Mahajana madani pada prinsipnya punya multimakna, yaitu masyarakat yang demokratis, menjunjung tinggi etika dan moralitas, membayang, toleransi, berpotensi, aspiratif, bermotivasi, berpartisipasi, konsisten punya bandingan, bakir berkoordinasi, tercecer, bertepatan, terkonsolidasi, memufakati, emansipasi, dan hak asasi, semata-mata nan minimum dominan yaitu masyarakat yang demokratis.

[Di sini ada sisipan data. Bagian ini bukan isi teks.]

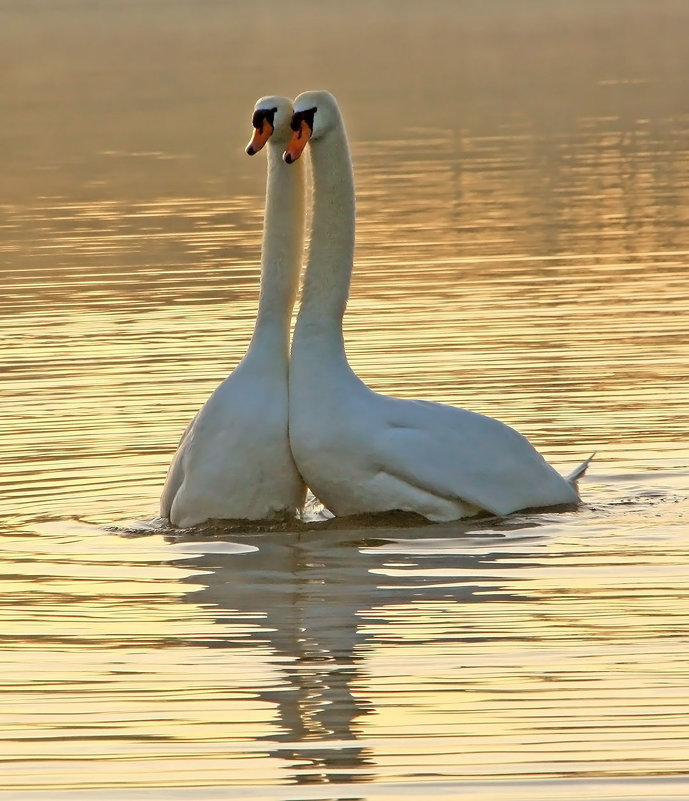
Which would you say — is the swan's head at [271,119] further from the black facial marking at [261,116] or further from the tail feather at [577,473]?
the tail feather at [577,473]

Mahajana madani dapat melihat sesuatu secara koheren dan systematis cak bagi mencapai masyarakat yang transparan, demokratis serta dapat melihat sesuatu menjadi dari perspektif yang lebih maujud bahkan disaat resesi ekonomi. Sebagai halnya yang kita ketahui bersama bahwa pandemi memberikan suatu tantangan bikin masyarakat Indonesia dan mendorong kondisi masyarakat ke dalam masa resesi ekonomi. Sudah seyogyanya masyarakat boleh berpikir positif, progresif dan solutif atas apa tantangan yang datang seiring berjalannya periode.

Bacaan

[sunting
|
sunting sumber]

  1. ^


    a




    b



    Sulfan dan Mahmud 2022, hlm. 273.
  2. ^


    a




    b



    Tejokusumo 2022, hlm. 41.
  3. ^


    a




    b



    Sulfan dan Mahmud 2022, hlm. 276.
  4. ^


    a




    b



    Sulfan dan Mahmud 2022, hlm. 280.

  5. ^

    Diamond 2022, hlm. 16.

  6. ^

    Sulfan dan Mahmud 2022, hlm. 270.

  7. ^

    Sulfan dan Mahmud 2022, hlm. 272.

  8. ^

    Tejokusumo 2022, hlm. 38.
  9. ^


    a




    b



    Sudibyo 2008, hlm. 27.

  10. ^


    Atik Empat Budiati (2009).
    Sosiologi Kontekstual Untuk SMA & MA
    (PDF). Kunci Perbukuan Kementerian Pendidikan Nasional. hlm. 13. ISBN 978-979-068-219-1. Diarsipkan dari versi tulus
    (PDF)
    rontok 2022-01-22. Diakses sungkap
    2020-11-04
    .





  11. ^


    Gunsu Nurmansyah, Nunung Rodliyah, Recca Ayu Hapsari.
    Pengantar Antropologi: Sebuah Ikhtisar Mengenal Antropologi. Aura Publisher. hlm. 52–53. ISBN 978-623-211-107-3.





  12. ^


    Gunsu Nurmansyah, Nunung Rodliyah, Recca Ayu Hapsari (2019).
    Pengantar Antropologi: Sebuah Rangkuman Mengenal Antropologi. Aura Publisher. hlm. 47-51. ISBN 978-623-211-107-3.





  13. ^

    Sudibyo 2008, hlm. 26.

  14. ^

    Sudibyo 2008, hlm. 37.

  15. ^

    Sudibyo 2008, hlm. 25.

  16. ^

    Sudibyo 2008, hlm. 25-26.

  17. ^

    Sudibyo 2008, hlm. 39.

  18. ^

    Tejokusumo 2022, hlm. 39-40.

Daftar pustaka

[sunting
|
sunting sumber]

  • Sulfan dan Mahmud, A. (2018). “Konsep Masyarakat Menurut Murtadha Muthahhari (Sebuah Kajian Filsafat Sosial)”.
    Ilmu Aqidah.
    4
    (2): 269–284. doi:10.24252/aqidahta.v4i2.6012. ISSN 2615-3130.



  • Sudibyo, Agus (2010). “Masyarakat Warga dan Problem Keberadaban”.
    Ilmu Sosial dan Ilmu Politik.
    14
    (1): 23–46. doi:10.22146/jsp.10947. ISSN 2502-7883.



  • Tejokusumo, Bambang (2014). “Dinamika Masyarakat Seumpama Sumur Belajar Aji-aji Pengetahuan Sosial”.
    Geo Edukasi.
    3
    (1): 38–43. ISSN 2550-1321.



  • Diamond, Jared (2017).
    The World Until Yesterday. Kepustakaan Naik daun Gramedia Press. ISBN 9786024241926.